Let $L = CW \cap MM_A$, let $D \in (ABC)$ such that $AD \parallel BC$, let $T = PQ \cap AD$, let $S = AD \cap MM_A$.

$\textbf{Claim 3:}$ $L \in (CMPY)$ and $\overline{LPX}$ are collinear.

$\textbf{Proof:}$ $$\measuredangle CLM = \measuredangle C/2 = \measuredangle (90- A/2 - B/2) = \measuredangle BPC - \measuredangle APQ = \measuredangle CPM $$. $$90^{\circ}= \measuredangle CPL = \measuredangle (90-B/2) + \measuredangle (B/2) = \measuredangle CPB + \measuredangle BPX = \measuredangle CPX $$
$\textbf{Claim 4:}$ $APQSM_{BC}$ is cyclic where $M_{BC}$ is arc midpoint of $BC$ containing $A$.

$\textbf{Proof:}$ $APQM_{BC}$ is cyclic as $M_{BC}QC \equiv M_{BC}PB$, notice that $\overline{MPQ}$ is simson line of $M_{BC}$ as $\measuredangle AQM_{BC} = 180-\measuredangle (90-A/2)-\measuredangle A/2 = 90 $ so $(APQ)$ is circle with diameter $M_{BC}A$ which implies $S \in (APQ)$ as well.
--------------------------------------------------
* _DIRECTIVE 1_
Extract the stretch of the geometry proof from "Let $L = CW" through "of $BC$ containing $A$.".
The geometry proof and the entries below it are unrelated.
--------------------------------------------------
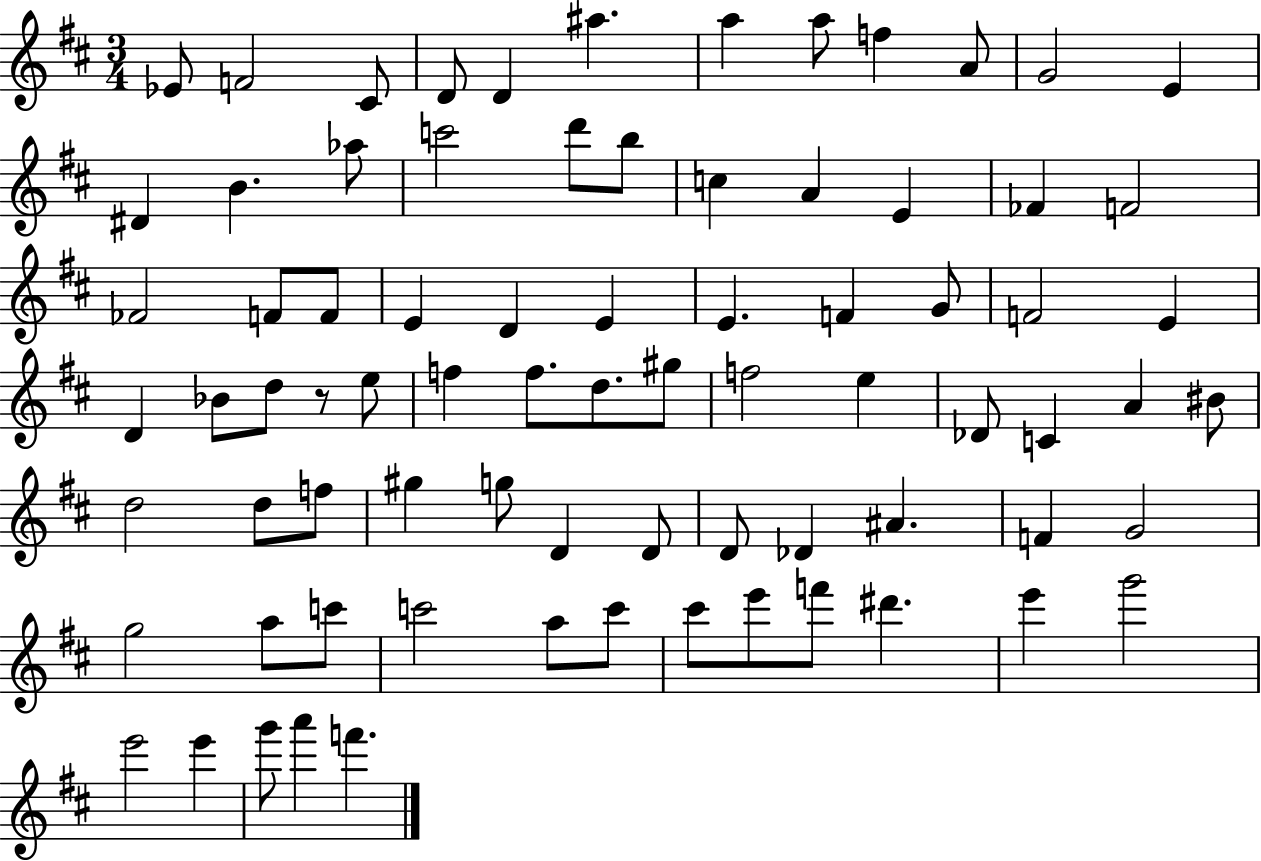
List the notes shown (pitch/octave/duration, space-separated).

Eb4/e F4/h C#4/e D4/e D4/q A#5/q. A5/q A5/e F5/q A4/e G4/h E4/q D#4/q B4/q. Ab5/e C6/h D6/e B5/e C5/q A4/q E4/q FES4/q F4/h FES4/h F4/e F4/e E4/q D4/q E4/q E4/q. F4/q G4/e F4/h E4/q D4/q Bb4/e D5/e R/e E5/e F5/q F5/e. D5/e. G#5/e F5/h E5/q Db4/e C4/q A4/q BIS4/e D5/h D5/e F5/e G#5/q G5/e D4/q D4/e D4/e Db4/q A#4/q. F4/q G4/h G5/h A5/e C6/e C6/h A5/e C6/e C#6/e E6/e F6/e D#6/q. E6/q G6/h E6/h E6/q G6/e A6/q F6/q.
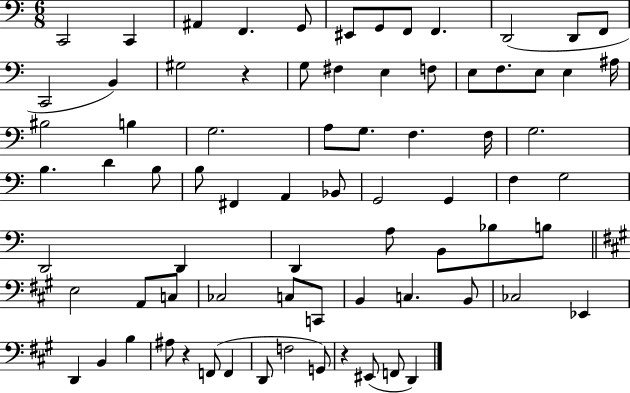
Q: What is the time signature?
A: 6/8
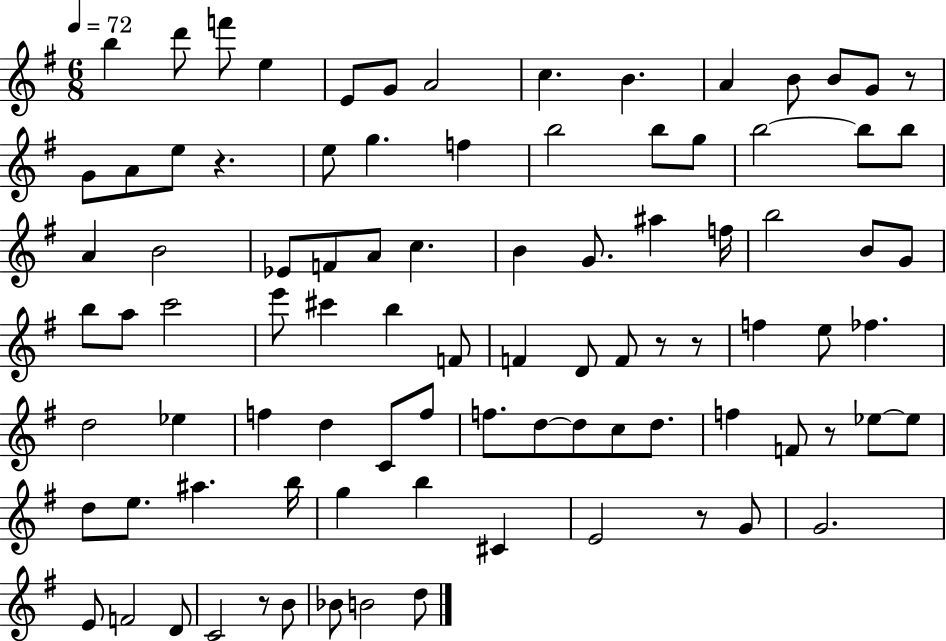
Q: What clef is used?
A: treble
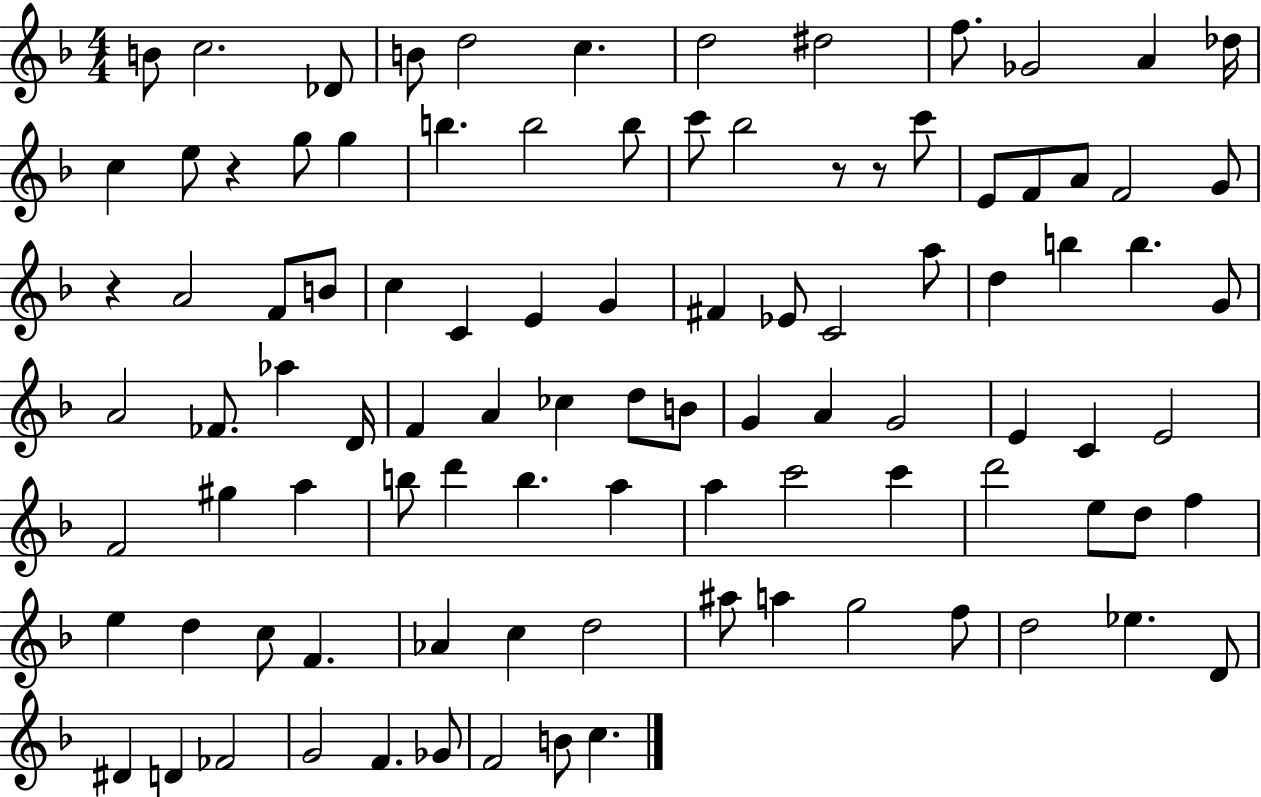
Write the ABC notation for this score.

X:1
T:Untitled
M:4/4
L:1/4
K:F
B/2 c2 _D/2 B/2 d2 c d2 ^d2 f/2 _G2 A _d/4 c e/2 z g/2 g b b2 b/2 c'/2 _b2 z/2 z/2 c'/2 E/2 F/2 A/2 F2 G/2 z A2 F/2 B/2 c C E G ^F _E/2 C2 a/2 d b b G/2 A2 _F/2 _a D/4 F A _c d/2 B/2 G A G2 E C E2 F2 ^g a b/2 d' b a a c'2 c' d'2 e/2 d/2 f e d c/2 F _A c d2 ^a/2 a g2 f/2 d2 _e D/2 ^D D _F2 G2 F _G/2 F2 B/2 c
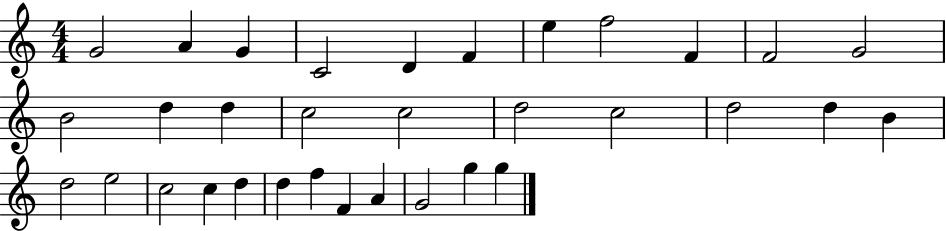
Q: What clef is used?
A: treble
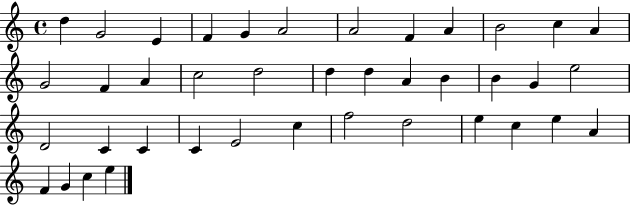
X:1
T:Untitled
M:4/4
L:1/4
K:C
d G2 E F G A2 A2 F A B2 c A G2 F A c2 d2 d d A B B G e2 D2 C C C E2 c f2 d2 e c e A F G c e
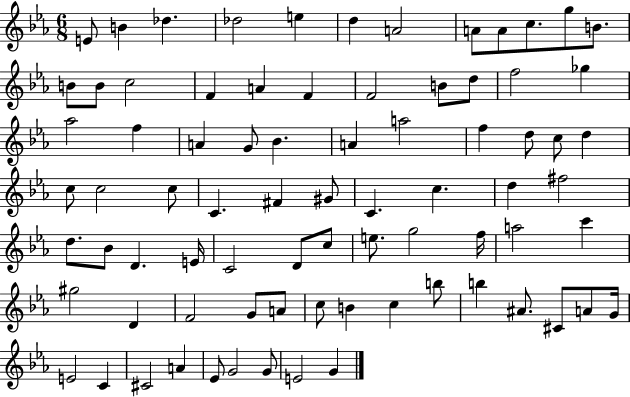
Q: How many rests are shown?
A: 0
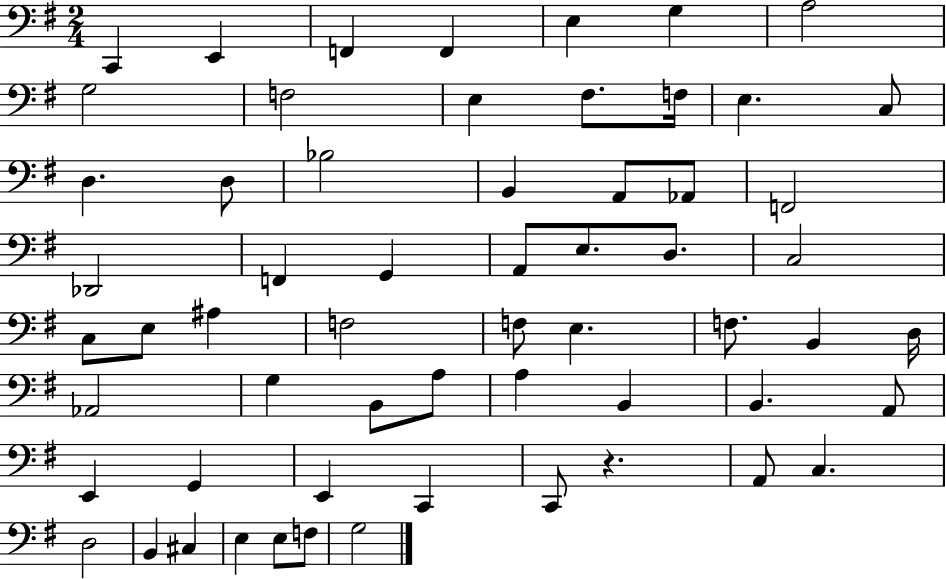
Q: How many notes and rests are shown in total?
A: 60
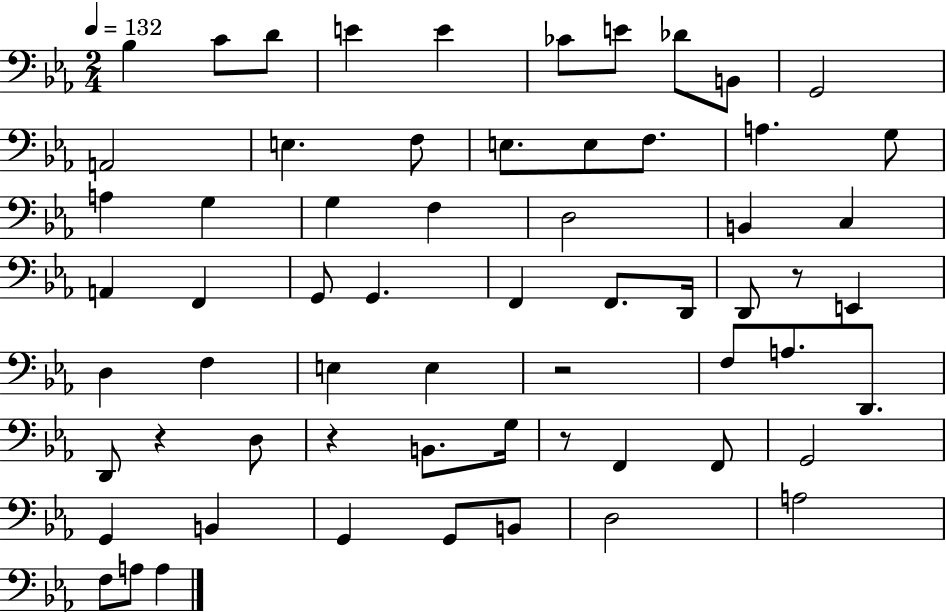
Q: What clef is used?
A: bass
--------------------------------------------------
* _DIRECTIVE 2_
Rewrite the entries from the line containing "Q: How many rests are shown?" through the end of the entries, replacing "rests" with "pauses" and changing nothing else. Give only those lines, and leave out the pictures.

* _ANSWER 1_
Let $L = CW \cap MM_A$, let $D \in (ABC)$ such that $AD \parallel BC$, let $T = PQ \cap AD$, let $S = AD \cap MM_A$.

$\textbf{Claim 3:}$ $L \in (CMPY)$ and $\overline{LPX}$ are collinear.

$\textbf{Proof:}$ $$\measuredangle CLM = \measuredangle C/2 = \measuredangle (90- A/2 - B/2) = \measuredangle BPC - \measuredangle APQ = \measuredangle CPM $$. $$90^{\circ}= \measuredangle CPL = \measuredangle (90-B/2) + \measuredangle (B/2) = \measuredangle CPB + \measuredangle BPX = \measuredangle CPX $$
$\textbf{Claim 4:}$ $APQSM_{BC}$ is cyclic where $M_{BC}$ is arc midpoint of $BC$ containing $A$.

* _ANSWER 2_
Q: How many pauses are shown?
A: 0
Q: How many notes and pauses are shown in total?
A: 60
Q: What clef is used?
A: bass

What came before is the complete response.